Los pasajes escriturales y las diferentes oraciones que la Liturgia nos ofrece en esta fiesta representan las etapas del itinerario que María siguió y que la Iglesia peregrina ha seguido a lo largo de los siglos y milenios. A partir de las primeras páginas del Génesis, nos conducen a la conclusión gloriosa de la historia prevista en el libro del Apocalipsis: desde el anuncio de la Mujer que trae la salvación llegamos, de luz en luz, hasta el encuentro nupcial de la humanidad. con el propio Salvatore.
María es la nueva Eva, madre de los vivos: gracias a ella recibimos el don del Verbo de vida inmortal; es la tabla de cera blanca en la que está grabada la nueva Ley, es la nueva Arca que hoy llega, sana y salva, al puerto de la eternidad, al santuario celestial. Sin embargo, elevada por encima de los serafines y querubines, María sigue siendo la humilde esclava de Nazaret, la criatura toda candor y belleza, porque es pura transparencia de la luz divina, junto con el Hijo puesto al servicio de Dios para nuestra salvación. Toda su existencia estuvo encerrada entre dos palabras: “sí” y “gracias”; De ella, por tanto, recibimos el mensaje tranquilizador de que la santidad también para nosotros es posible y que el camino para alcanzarla es el de la fe vivida con humildad, sencillez y amor.
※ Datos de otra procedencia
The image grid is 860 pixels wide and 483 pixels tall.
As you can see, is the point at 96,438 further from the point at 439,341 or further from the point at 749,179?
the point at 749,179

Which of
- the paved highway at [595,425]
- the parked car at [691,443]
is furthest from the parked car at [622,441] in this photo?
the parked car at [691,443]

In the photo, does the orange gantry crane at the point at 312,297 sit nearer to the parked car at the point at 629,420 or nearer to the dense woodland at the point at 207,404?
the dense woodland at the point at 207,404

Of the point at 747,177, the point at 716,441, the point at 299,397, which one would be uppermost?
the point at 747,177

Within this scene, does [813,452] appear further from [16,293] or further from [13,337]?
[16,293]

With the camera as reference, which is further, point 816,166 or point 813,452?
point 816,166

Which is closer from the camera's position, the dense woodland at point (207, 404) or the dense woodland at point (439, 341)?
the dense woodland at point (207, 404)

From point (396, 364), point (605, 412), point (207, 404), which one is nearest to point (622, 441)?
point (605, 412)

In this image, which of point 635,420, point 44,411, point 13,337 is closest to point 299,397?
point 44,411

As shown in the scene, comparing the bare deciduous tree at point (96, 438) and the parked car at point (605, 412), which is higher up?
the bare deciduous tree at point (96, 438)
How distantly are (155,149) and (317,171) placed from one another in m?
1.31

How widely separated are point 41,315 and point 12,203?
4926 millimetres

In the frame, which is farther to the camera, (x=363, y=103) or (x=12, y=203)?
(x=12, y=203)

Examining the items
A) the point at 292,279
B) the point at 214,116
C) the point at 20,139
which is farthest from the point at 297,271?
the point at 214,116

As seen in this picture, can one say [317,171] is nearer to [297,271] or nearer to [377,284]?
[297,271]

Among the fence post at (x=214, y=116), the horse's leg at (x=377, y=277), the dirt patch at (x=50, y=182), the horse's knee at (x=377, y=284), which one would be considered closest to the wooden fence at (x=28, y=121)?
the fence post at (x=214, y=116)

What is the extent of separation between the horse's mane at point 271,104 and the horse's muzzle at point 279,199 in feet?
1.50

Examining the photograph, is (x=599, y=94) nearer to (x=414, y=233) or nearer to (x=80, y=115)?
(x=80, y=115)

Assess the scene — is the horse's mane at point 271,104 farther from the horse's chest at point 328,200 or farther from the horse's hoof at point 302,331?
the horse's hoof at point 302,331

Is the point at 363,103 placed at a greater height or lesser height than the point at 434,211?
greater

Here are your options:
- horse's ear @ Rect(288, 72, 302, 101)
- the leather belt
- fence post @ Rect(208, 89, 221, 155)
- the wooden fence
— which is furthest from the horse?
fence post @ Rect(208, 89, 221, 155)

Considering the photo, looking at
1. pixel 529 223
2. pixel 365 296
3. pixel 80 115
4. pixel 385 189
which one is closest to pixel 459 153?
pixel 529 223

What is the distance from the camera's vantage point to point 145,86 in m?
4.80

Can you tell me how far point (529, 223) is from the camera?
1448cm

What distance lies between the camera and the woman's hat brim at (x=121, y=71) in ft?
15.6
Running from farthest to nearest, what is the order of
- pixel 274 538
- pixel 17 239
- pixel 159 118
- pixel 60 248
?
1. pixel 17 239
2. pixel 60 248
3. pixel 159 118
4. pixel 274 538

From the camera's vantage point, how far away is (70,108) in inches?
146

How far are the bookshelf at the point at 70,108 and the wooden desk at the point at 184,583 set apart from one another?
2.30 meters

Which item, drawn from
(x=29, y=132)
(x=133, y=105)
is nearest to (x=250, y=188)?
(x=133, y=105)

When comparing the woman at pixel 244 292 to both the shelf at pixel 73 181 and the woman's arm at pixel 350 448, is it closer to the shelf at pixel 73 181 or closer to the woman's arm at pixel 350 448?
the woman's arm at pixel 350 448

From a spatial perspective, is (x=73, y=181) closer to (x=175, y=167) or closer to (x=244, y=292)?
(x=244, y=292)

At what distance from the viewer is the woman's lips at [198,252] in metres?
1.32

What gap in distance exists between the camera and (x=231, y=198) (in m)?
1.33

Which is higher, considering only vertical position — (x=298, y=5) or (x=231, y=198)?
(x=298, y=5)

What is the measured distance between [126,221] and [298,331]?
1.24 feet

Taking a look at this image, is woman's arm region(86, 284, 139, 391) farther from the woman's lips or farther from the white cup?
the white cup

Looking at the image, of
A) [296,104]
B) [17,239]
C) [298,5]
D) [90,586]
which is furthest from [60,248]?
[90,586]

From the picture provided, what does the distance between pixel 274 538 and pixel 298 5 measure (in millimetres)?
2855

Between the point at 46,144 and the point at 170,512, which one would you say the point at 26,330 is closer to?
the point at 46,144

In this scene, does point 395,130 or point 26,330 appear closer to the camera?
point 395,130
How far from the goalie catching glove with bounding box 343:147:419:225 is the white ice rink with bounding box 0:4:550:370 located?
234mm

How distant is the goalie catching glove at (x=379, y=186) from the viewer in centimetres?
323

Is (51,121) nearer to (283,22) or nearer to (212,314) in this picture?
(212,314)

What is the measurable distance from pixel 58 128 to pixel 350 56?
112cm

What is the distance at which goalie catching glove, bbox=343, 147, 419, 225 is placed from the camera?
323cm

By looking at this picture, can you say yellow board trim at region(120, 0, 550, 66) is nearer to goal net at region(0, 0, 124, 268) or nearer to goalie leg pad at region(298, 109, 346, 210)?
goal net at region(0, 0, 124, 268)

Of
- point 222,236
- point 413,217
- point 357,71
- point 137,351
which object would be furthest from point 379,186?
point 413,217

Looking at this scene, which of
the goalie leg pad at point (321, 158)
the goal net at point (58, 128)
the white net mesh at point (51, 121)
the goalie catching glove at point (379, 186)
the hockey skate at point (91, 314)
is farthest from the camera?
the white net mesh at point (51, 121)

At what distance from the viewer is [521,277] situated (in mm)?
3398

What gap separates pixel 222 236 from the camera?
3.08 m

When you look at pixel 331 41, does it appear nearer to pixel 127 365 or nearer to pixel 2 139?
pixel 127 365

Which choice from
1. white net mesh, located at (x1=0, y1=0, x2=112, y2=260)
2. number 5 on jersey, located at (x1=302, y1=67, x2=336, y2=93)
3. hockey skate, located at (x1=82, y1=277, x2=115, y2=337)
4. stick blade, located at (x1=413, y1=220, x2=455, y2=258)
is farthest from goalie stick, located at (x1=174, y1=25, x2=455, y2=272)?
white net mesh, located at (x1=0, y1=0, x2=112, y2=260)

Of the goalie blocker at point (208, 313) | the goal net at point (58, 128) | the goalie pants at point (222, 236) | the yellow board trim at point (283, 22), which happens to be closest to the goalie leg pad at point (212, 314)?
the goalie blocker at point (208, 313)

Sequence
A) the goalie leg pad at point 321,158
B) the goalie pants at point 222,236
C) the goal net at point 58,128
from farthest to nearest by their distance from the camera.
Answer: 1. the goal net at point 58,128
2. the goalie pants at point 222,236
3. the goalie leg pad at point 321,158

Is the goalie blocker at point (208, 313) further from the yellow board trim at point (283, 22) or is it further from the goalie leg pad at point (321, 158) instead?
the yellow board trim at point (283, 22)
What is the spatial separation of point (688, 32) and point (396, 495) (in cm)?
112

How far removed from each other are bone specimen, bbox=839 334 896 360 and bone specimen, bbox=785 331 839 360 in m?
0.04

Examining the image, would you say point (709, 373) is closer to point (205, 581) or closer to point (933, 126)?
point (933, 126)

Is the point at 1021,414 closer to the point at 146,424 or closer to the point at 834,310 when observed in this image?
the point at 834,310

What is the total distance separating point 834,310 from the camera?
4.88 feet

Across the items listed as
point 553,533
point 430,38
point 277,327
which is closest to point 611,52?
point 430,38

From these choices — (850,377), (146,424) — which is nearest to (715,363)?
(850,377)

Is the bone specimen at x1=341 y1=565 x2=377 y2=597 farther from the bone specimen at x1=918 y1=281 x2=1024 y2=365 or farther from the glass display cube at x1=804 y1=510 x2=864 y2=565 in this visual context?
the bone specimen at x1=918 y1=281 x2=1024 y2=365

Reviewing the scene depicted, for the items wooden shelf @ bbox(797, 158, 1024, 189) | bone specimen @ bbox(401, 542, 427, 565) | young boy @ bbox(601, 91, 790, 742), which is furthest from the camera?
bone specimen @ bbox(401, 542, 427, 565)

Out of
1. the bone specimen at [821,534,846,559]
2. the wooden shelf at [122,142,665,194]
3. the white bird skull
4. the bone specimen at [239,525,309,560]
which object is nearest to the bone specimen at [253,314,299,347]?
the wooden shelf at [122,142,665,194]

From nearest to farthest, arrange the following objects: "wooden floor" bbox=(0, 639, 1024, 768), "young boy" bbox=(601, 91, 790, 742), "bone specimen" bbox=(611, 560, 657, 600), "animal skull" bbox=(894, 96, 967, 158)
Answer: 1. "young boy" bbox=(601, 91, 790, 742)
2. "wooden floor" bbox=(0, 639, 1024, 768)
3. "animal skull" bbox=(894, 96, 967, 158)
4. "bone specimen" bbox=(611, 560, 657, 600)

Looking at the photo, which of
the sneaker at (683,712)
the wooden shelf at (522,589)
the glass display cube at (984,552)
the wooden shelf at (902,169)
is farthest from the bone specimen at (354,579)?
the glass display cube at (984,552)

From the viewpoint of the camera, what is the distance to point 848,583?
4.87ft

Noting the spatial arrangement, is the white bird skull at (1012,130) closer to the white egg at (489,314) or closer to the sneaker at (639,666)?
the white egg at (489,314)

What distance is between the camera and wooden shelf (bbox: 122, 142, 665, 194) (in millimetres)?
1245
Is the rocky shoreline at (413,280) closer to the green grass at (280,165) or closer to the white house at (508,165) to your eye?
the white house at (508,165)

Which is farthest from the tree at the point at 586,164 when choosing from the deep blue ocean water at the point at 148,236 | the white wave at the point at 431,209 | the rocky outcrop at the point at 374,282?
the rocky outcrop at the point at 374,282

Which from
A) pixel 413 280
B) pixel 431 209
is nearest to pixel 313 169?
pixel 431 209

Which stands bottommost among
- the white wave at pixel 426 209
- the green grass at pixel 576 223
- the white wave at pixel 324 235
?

En ella vemos cumplida nuestra vocación. Donde ella ha llegado, llegaremos también nosotros si, como ella, caminamos en la fe y en la caridad; de hecho, ya ahora, creyendo y amando podemos saborear las primicias de la vida eterna. Paso a paso, como cuando se avanza por senderos de montaña, el paisaje se revela, el horizonte se expande, hasta llegar, a la cima, para sumergirse plenamente en la luz.
No sin un escalofrío de gozoso y conmovido asombro, evoco el recuerdo de la gran fiesta mariana vivida en la infancia.